Some thoughts for a New Year:

In 1964, the Disney exhibit at the World’s Fair in Queens taught our brave new world that “It’s A Small World.”

That was a hopeful song. Our divisive world was coming to an end because we knew better than to think that anyone was better than anyone else. We knew technology would bring us together. We even learned, later on, that there are only six degrees of separation between you and me, for example.

Yes, it is a small world. We learn about things thousands of miles away in a few seconds. We bear the scars of wars, famine and disease very quickly.

Queens, in all its diversity, is very much a part of our divisive world. I don’t know how many residents have ties to the nations that suffer from Ebola and other terrible ailments and disasters, but I am sure there are quite a few.
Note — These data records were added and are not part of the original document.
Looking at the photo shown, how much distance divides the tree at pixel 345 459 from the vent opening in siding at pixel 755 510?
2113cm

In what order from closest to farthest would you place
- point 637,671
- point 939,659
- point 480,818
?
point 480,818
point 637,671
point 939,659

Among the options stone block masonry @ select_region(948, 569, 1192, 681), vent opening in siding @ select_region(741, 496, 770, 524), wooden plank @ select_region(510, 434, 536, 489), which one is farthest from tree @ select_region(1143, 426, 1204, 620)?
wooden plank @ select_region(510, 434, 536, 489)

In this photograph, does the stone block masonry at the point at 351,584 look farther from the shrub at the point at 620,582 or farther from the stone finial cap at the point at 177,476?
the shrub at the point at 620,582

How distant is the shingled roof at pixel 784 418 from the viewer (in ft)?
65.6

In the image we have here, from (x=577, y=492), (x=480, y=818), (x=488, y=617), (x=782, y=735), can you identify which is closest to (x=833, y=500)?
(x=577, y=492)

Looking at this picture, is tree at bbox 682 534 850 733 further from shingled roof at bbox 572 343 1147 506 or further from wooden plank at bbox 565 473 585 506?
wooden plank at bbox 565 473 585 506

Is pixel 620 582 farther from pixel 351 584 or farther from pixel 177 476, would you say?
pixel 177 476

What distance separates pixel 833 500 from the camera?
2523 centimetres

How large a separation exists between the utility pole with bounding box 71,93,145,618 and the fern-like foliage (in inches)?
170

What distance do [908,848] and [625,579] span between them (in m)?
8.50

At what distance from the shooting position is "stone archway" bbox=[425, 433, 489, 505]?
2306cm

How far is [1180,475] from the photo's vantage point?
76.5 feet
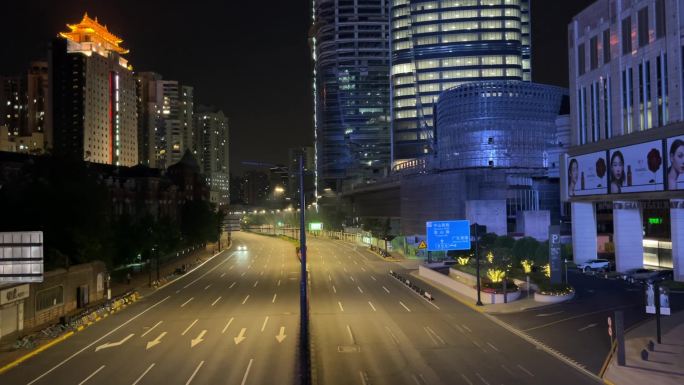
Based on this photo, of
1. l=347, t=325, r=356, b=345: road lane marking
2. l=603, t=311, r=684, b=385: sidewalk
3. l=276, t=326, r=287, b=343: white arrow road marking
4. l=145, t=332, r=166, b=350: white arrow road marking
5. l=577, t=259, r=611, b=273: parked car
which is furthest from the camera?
l=577, t=259, r=611, b=273: parked car

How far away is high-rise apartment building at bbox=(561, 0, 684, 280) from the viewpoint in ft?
191

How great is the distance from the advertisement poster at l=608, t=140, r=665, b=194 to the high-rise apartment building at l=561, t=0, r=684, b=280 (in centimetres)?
10

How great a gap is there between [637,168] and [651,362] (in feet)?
133

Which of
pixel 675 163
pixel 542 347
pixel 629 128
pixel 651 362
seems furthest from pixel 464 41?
pixel 651 362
While we may have heard of Ebola early on, it did not make an impact in this country until it reached here. Would it be too cynical to think that it did not register until the color of the skins of infected health workers on the scene was different from those they were aiding? Let us hope not, but the thought lingers, doesn’t it?

Africa: So near, so far, so exotic, so toxic, so much beauty, so much a part of what we would like to think of as a small, happy world. So much poverty, so much starvation, so much corruption, so much killing for ethnic or religious reasons or no reasons at all.
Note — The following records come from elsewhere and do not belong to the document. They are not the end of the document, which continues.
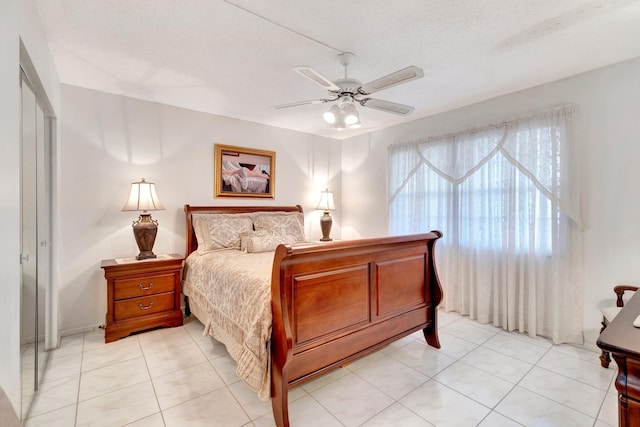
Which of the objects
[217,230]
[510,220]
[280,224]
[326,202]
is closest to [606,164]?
[510,220]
And, JFK is a gateway to this world, so we in Queens are part of it all, but we do not react until the wolf has entered the dining room and begun to eat the baby in the high chair.

And what of ISIS? In our brave new world of political transparency (please forgive the sarcasm) I don’t recall hearing anything about such a group until this past June. Yet, it turns out, our government knew of this barbaric, disgusting and evil organization for years, but we, the people, did not.

Transparency: Now we are engaged in some kind of anti-ISIS action. Of course, the Turks (our ally) don’t want to help because the Kurds may benefit. The Iraqis (Mission Accomplished) have neither the forces, nor it seems the will to act to protect their own lands. Is it too cynical to think our other “allies” are there for the record and not for the action?

Maybe there will be “no boots on the ground,” from the United States, but men and women from Queens continue to be on the front lines of any action against ISIS, while so many of our allies hold back. The wolf is at the door. The baby is in the high chair in the dining room.

In the 1620s, the Dean of St. Paul’s Cathedral in London wrote a book of Devotions. Many know some or all of one in particular (I use his spelling): “No man is an Iland, intire of itselfe … Any mans death diminishes me, because I am involved in Mankinde. And therefore never send to know for whom the bell tolls. It tolls for thee.”

Without planes, without the Internet, without all the technological gains of the last few centuries, John Donne believed in one world and with words like these urged others to do so.

As the wild bells ring out the old year and ring in the new, perhaps we should think about for whom and what they toll.

Do we really believe in one world? And, more importantly, how do we act to show that we do?

Happy New Year!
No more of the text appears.